Doom on nRF5340

Doom on nRF5340

During the development of nRF5340 - a chip that may power your next headphones or gaming mouse - an important question came up: can it run the classic game Doom? A fully functional version of the game, with little to no compromises? To run smoothly, Doom required an Intel 486 processor running at 66MHz. The application processor of the nRF5340 can run at 128MHz, the multiplier is single-cycle and access to most of RAM and NVM is single-cycle (with cache enabled). So we should have more than enough processing power. But Doom required 8MB of RAM. The nRF5340 application core has only 512kB of internal RAM. It could be a challenge.

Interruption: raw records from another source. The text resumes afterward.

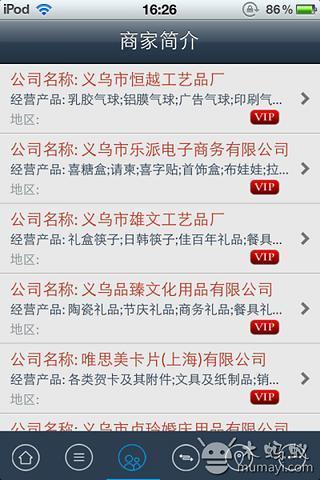 玩生活App|中国婚嫁网免費|APP試玩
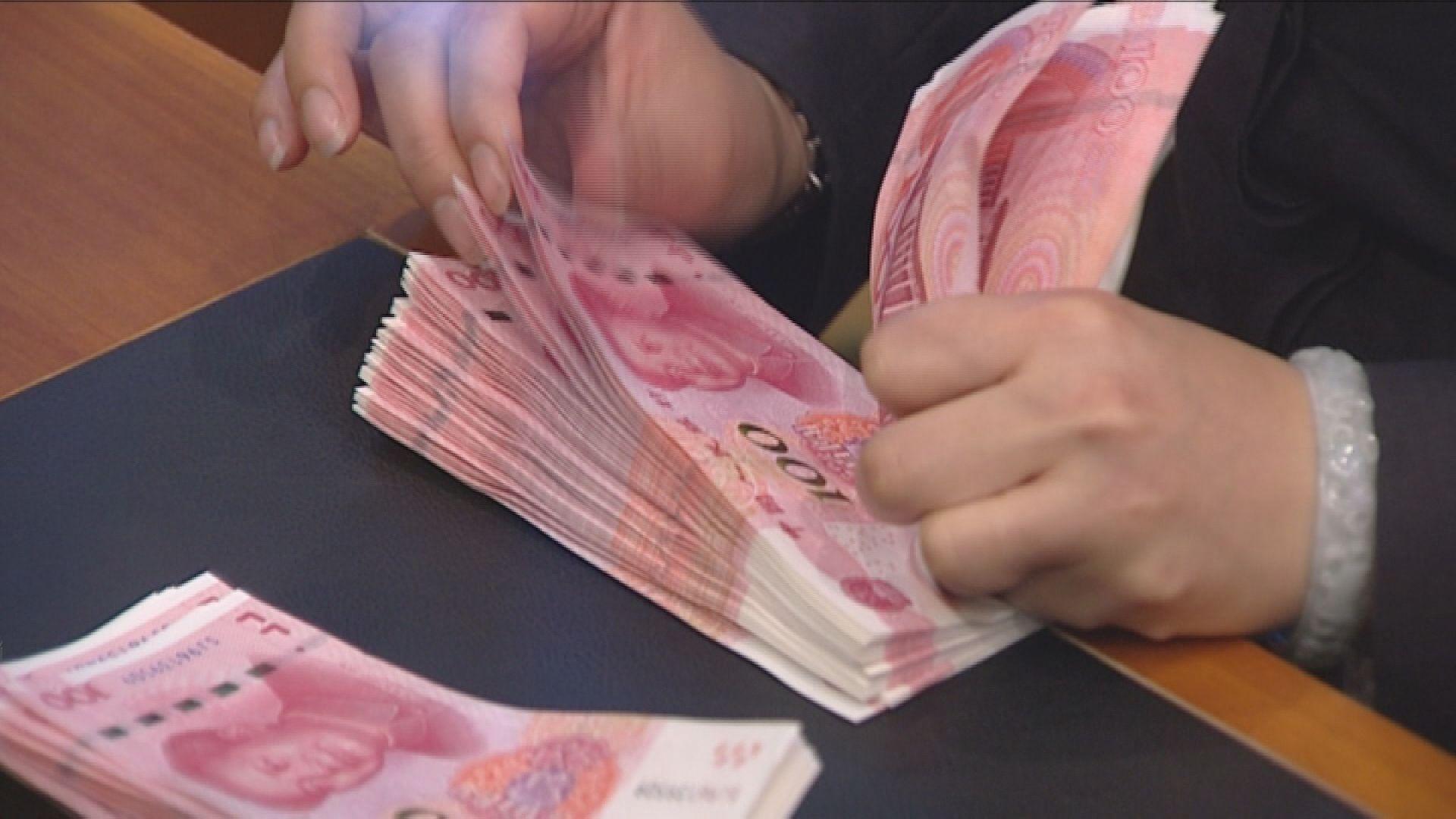 【曾逼近七算】人民幣2018年貶值約5%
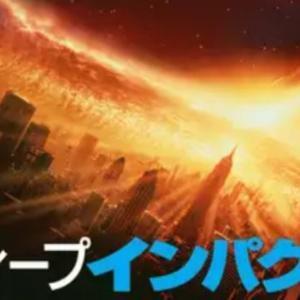 【彗星落下で地球滅亡】映画「ディープ・インパクト」ネタバレあらすじ考察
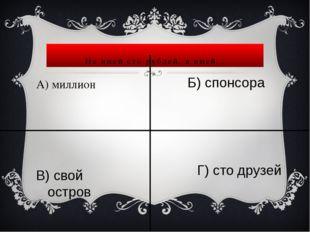 Хоть тресни, синица, а не быть … А) водолазом Б) Петросяном В) воробьем Г) жу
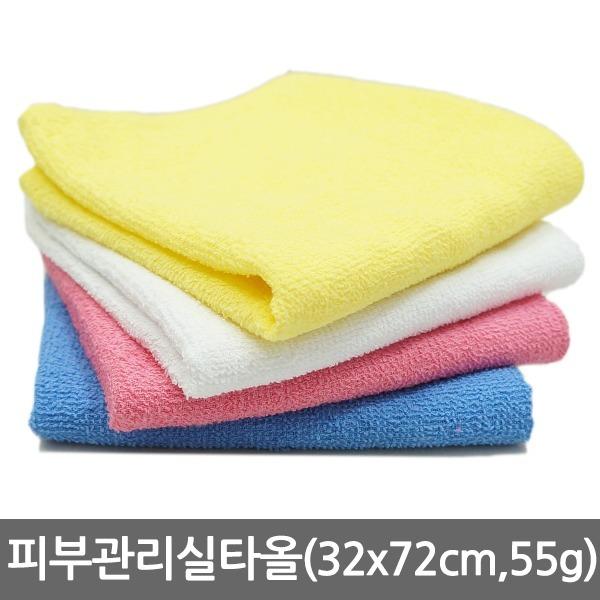 피부미용실타올(55g32x74cm)업소용타월/면수건/마사지 - 옥션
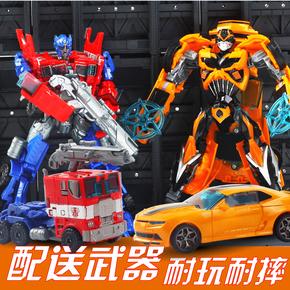 变形玩具金刚5 大黄蜂变身汽车机器人模型手动变形儿童礼物男孩
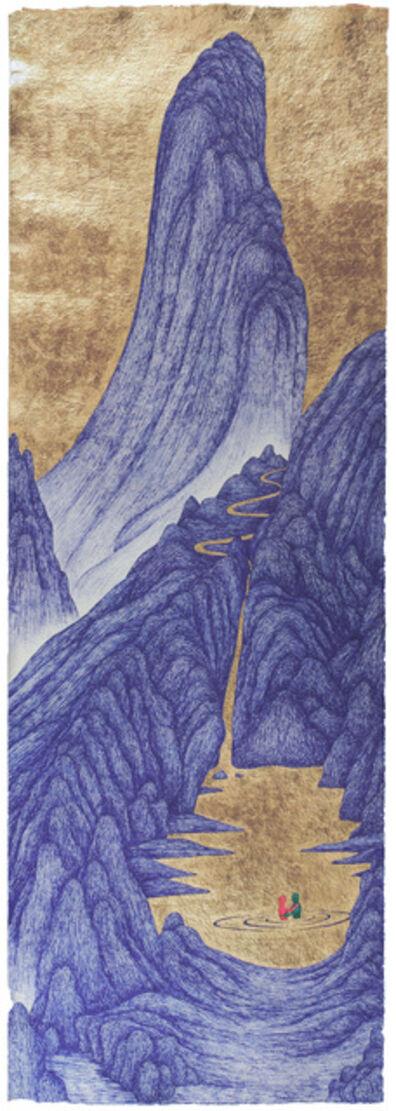Yao Jui-chung 姚瑞中, 'Wonderful Sau-Luan Hot Spring', 2007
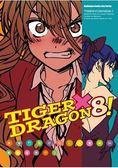 TIGER X DRAGON 龍虎戀人(8)漫畫版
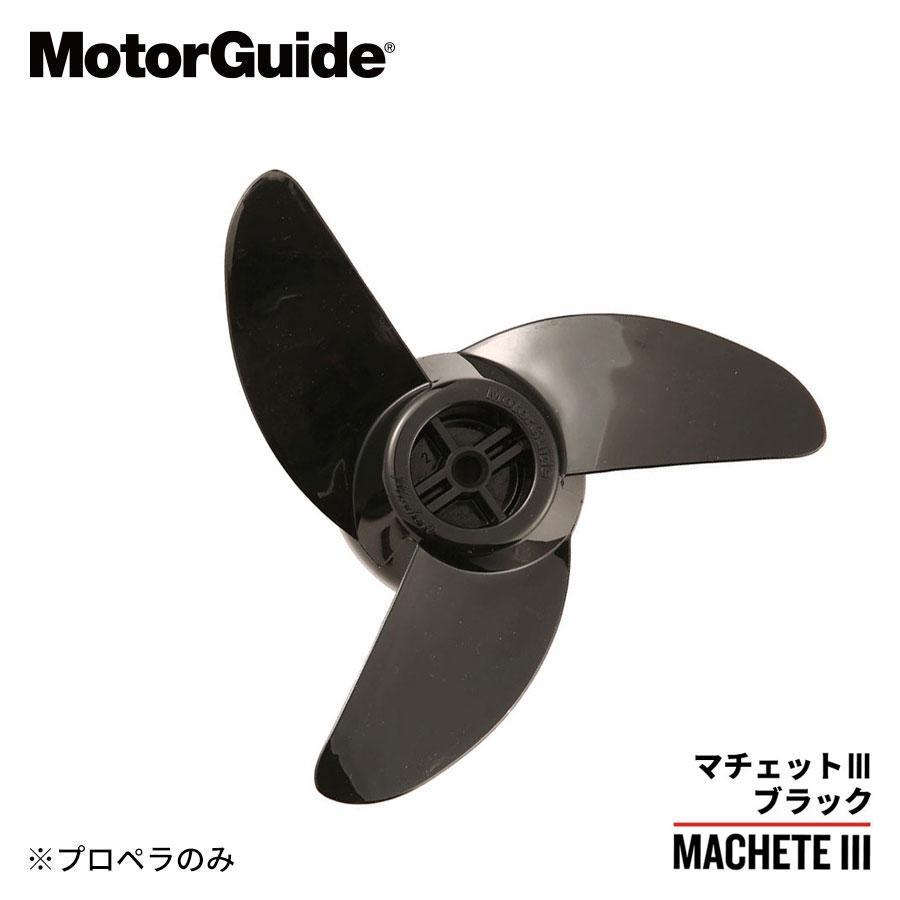 モーターガイド プロペラ マチェット3 ブラック MotorGuide MacheteIII プロップ 付属品なし 送料無料 安心の実績 高価 買取 強化中 まとめ買い特価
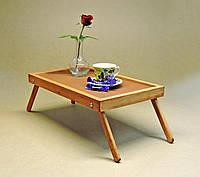 Столик-поднос для завтрака Орегон, шафран (H00210003)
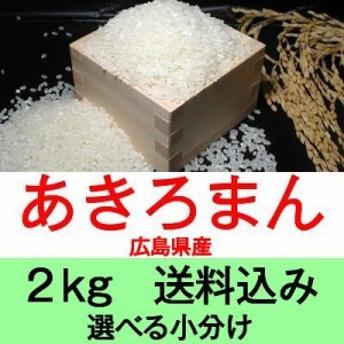 30年産 広島県産あきろまん2kg便利な選べる小分け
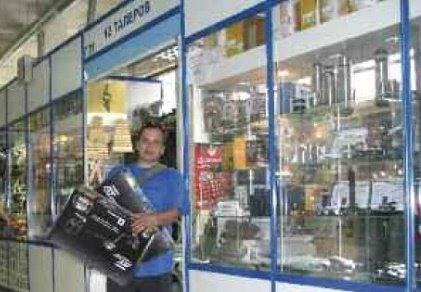12 Талеров магазин металлоискателй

Despite the idea that Doom runs on everything, it's surprisingly hard to find an uncompromising yet minimal port of Doom targeted at memory constrained devices. It looked like we'd have to do most of that work ourselves.

First Steps

The first question was how to load the game data. All of the data necessary to play Doom is stored in a file called a WAD file. We copied this file to a microSD card, put it in an SD card breakout board, hooked it up to the nRF5340 and used the block device library in the nRF SDK to access the file. This part was easy.

Reducing RAM Requirements

Now we had to get the game to fit in less than 512kB of RAM. The lowest hanging fruit was to move data from RAM to flash NVM. In various parts of the game there are tables containing static information.

state_t	states[NUMSTATES] = {
    {SPR_TROO,0,-1,{NULL},S_NULL,0,0},	// S_NULL
    {SPR_SHTG,4,0,{A_Light0},S_NULL,0,0},	// S_LIGHTDONE
    ...

We just mark the data as "const" and the compiler takes care of keeping the data in flash memory. This memory can be accessed relatively quickly, especially with the cache enabled, so it shouldn't affect performance.

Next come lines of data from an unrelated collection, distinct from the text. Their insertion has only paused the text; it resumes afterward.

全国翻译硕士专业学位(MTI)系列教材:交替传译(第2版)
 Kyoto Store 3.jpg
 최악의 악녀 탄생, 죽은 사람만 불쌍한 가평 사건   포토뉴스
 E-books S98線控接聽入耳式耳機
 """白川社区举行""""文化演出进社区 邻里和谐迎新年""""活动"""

const state_t	states[NUMSTATES] = {
    {SPR_TROO,0,-1,{NULL},S_NULL,0,0},	// S_NULL
    {SPR_SHTG,4,0,{A_Light0},S_NULL,0,0},	// S_LIGHTDONE
    ...

To maximize the number of variables that could be constant, we removed the ability to configure various settings in the game, such as video resolution, key mappings and sound settings. Since we're locking the video resolution to the maximum supported by the game, we could also pre-generate a few lookup tables that depend on this resolution, and make this data constant as well.

The original Doom source code is heavily influenced by being more CPU-constrained than memory constrained. In several cases, computations are pre-calculated and stored in lookup tables. Since the nRF5340 is more RAM constrained than CPU constrained, this optimization can in some cases be reversed.

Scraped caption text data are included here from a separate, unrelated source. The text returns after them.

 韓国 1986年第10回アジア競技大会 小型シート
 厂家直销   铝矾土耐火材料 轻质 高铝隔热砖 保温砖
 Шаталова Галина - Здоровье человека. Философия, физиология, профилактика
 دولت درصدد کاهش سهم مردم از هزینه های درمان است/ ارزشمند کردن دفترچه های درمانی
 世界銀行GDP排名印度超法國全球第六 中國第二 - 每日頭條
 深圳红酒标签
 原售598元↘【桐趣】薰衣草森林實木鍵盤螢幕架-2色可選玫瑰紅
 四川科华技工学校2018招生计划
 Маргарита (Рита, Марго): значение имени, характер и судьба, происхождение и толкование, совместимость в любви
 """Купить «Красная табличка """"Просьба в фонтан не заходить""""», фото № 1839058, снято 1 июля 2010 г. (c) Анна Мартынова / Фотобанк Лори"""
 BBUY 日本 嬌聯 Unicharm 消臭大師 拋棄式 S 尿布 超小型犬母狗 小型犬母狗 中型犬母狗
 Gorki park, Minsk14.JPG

Another trick to reduce memory usage is to mark structs as packed. This will make it so fields in the struct is no longer aligned to word boundaries, which can in some cases make it slower to access the data. But that's a good trade-off for this project. A similar optimization is that many variables are often declared as "int" (32-bit) while the variable might never be higher than the value that can be stored in a 16 or 8-bit integer. In these cases the variable was changed to "short" or "int8_t"

Using Quad-SPI Memory

When Doom loads a level, it copies a lot of data from the WAD file to structures in memory. The data in the WAD files are stored in little-endian format. This is lucky for us, as the Cortex-M33 as configured in nRF5340 is little-endian as well. So maybe we can access the game data directly from the WAD file instead of copying it to RAM?

The first step is to copy the WAD file to the external 8MiB Quad-SPI flash memory chip on the nRF5340 Development Kit. This happens to be just about big enough to store the whole WAD for the shareware version of Doom. Once we've done that, we can access the data on this external memory directly through the execute in place (XIP) functionality. The memory is then cached by the cache component of the application core, making most data accesses to this external memory relatively fast, despite the moderate bandwidth of the Quad-SPI link.

Let's take a look at one of the structures used by the game

typedef struct line_s
{
    vertex_t*	v1;
    vertex_t*	v2;
    fixed_t	dx;
    fixed_t	dy;
    short	flags;
    short	special;
    short	tag;
    short	sidenum[2];			
    fixed_t	bbox[4];
    slopetype_t	slopetype;
    sector_t*	frontsector;
    sector_t*	backsector;
    int		validcount;
    void*	specialdata;		
} line_t;

Most of this data is copied from the WAD, where it's stored in a struct called maplinedef_t. So we put a pointer to this data in the line_t structure and add a function to access the data through the maplinedef_t struct. In the end, we're left with the following, where we've also applied the packing optimization mentioned earlier.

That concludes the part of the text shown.